MR JUSTICE ROBIN KNOWLES:
"Breach of duty. A, should the changes which have taken place which the second defendant had detected have raised concerns at the September 2012 appointment? B, if so, then should the second defendant have carried out additional checks at that appointment or thereafter? (1) If so, what and when? Or (2) recalled the claimant and if so, when? Or (3) referred the claimant and if so, to whom and when? Causation, subject to findings in respect of A to B. C, Had the claimant been referred by the second defendant, what would the subsequent referral and treatment pathway have been over what period? D, Had the second defendant made a recall recommendation, what would the subsequent referral and treatment pathway have been over what period? E, Accordingly and to the extent the same as not enumerated in reply to C and D, would any significant difference be expected between the claimant's current condition and prognosis, whatever it may be, but for any breach of duty identified at A and B?"
"(1) Conduct retinoscopy. Assessing the quality of the reflex for any signs of corneal irregularity and noting the result either positively or negatively on the record. (2) Performing keratometry. Measurement of corneal curvature to investigate the nature of the astigmatic change, assessing the quality of the mires for signs of corneal irregularity and noting the result on the record card. (3) Asking about a family history of keratoconus or any associated systemic risk conditions such as atopy. (4) Assessing the reliability of the autorefraction result. (5) Noting the presence or absence of specific signs of keratoconus during slit lamp examination. (6) Recalling the patient at a shorter interval to monitor for further change."

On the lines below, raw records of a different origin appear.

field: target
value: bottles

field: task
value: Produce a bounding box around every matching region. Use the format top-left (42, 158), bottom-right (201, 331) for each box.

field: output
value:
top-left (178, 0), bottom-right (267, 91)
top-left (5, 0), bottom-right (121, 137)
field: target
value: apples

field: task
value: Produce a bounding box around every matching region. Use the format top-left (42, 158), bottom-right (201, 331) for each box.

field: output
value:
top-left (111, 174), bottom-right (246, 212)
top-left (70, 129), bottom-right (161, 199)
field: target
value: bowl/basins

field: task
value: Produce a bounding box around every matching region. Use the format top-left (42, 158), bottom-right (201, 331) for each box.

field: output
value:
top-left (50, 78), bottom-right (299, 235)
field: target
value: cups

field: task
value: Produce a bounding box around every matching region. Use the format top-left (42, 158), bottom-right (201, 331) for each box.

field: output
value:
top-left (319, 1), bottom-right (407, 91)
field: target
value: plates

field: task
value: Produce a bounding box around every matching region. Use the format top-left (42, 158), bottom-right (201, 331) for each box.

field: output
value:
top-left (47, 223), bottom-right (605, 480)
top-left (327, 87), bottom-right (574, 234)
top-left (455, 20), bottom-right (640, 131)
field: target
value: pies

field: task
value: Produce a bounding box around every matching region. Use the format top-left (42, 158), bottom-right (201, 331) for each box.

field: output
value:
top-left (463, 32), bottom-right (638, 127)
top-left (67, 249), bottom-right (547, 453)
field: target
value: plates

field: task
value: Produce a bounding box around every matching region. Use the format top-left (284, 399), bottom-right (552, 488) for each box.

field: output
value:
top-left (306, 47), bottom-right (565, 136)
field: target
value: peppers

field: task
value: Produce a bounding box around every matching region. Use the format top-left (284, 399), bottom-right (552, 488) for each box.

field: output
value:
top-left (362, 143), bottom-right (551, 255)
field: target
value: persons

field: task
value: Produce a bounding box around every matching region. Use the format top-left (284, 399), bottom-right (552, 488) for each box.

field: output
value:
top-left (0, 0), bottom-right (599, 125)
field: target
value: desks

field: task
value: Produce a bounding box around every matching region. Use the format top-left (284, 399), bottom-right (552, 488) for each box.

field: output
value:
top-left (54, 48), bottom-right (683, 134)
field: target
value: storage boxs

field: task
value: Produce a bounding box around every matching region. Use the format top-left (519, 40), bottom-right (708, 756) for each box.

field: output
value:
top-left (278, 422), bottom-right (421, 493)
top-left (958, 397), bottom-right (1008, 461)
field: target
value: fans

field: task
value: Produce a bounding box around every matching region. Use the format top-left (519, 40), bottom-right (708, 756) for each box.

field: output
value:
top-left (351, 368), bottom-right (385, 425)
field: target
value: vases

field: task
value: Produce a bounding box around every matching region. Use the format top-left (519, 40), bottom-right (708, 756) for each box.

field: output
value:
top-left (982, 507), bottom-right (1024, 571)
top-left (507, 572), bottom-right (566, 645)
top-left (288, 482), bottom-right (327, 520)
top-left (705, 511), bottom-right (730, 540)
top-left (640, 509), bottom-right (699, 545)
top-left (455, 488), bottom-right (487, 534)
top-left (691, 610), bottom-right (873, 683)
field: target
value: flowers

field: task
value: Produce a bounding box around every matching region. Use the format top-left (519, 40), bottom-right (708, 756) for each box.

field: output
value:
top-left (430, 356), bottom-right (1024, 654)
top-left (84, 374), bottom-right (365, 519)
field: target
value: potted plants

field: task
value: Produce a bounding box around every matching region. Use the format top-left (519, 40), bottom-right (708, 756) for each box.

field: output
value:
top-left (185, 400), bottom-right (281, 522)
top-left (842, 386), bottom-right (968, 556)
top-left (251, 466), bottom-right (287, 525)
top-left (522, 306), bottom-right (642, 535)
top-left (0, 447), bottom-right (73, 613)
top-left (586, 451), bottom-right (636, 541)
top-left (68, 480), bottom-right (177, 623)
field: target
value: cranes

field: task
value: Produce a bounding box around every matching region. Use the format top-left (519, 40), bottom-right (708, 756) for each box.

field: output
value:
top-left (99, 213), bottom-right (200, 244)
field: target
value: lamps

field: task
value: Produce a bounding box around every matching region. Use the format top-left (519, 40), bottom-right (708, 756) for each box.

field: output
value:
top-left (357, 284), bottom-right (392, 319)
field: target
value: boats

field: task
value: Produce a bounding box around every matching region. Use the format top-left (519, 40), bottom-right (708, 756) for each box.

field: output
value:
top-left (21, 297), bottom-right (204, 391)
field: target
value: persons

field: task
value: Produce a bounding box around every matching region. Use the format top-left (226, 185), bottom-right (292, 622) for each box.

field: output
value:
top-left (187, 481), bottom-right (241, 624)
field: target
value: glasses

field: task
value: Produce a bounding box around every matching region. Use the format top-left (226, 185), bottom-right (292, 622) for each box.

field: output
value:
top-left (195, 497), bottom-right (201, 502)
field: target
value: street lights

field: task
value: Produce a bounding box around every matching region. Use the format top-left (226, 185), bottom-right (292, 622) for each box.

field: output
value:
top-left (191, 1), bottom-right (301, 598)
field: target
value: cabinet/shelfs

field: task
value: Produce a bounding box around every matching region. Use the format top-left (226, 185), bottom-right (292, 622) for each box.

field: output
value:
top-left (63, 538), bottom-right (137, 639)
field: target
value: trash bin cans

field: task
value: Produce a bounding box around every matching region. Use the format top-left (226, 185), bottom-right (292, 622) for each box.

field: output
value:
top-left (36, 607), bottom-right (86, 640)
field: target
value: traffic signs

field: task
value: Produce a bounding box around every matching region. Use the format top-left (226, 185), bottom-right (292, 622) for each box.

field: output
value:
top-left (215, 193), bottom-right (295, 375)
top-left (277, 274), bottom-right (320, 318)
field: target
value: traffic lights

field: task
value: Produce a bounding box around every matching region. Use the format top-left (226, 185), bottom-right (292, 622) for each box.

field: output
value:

"In NL's opinion, Mr Bond would have been referred to and seen by a general ophthalmologist at the Royal Preston Hospital on or around 17 September 2012 and been diagnosed with keratoconus. He would have referred on to a corneal subspecialist within the same hospital and have been seen in mid-October. In mid-October, the examining ophthalmologist may have advised monitoring of the condition with a view to referral to Liverpool for CXL if the keratoconus worsened, i.e. following the Moorfields Eye Hospital protocol or have instead advised immediate referral to Liverpool for CXL. At this time, the condition was mild, the claimant had good spectacle corrected acuity and it is more likely than not that the advice would have been to monitor the condition."
"The claimant, Mr Bond, would have been referred to Liverpool for an opinion on CXL, resulting in an appointment in late November. It is likely that at that point, he would have been listed for CXL, which would then have taken place in January 2013. This is on the basis that teenagers, presenting with keratoconus are at high risk of progression and may be offered early treatment without confirmation of disease progression."
"Since the purpose of corneal cross-linking is to stabilise a progressively ectatic cornea, usually keratoconus, treatment will be most appropriate in an eye where 'locking' it in its current state is advantageous to the patient … refer, (1), at high risk of progression (for example, young age). Progressing then subjectively (patient states that he/she is getting worse) objectively refraction topography. There are no definite criteria for progression on topography and refraction. Sometimes it is a matter of clinical judgement."
The reference to young age is, in my judgment, material.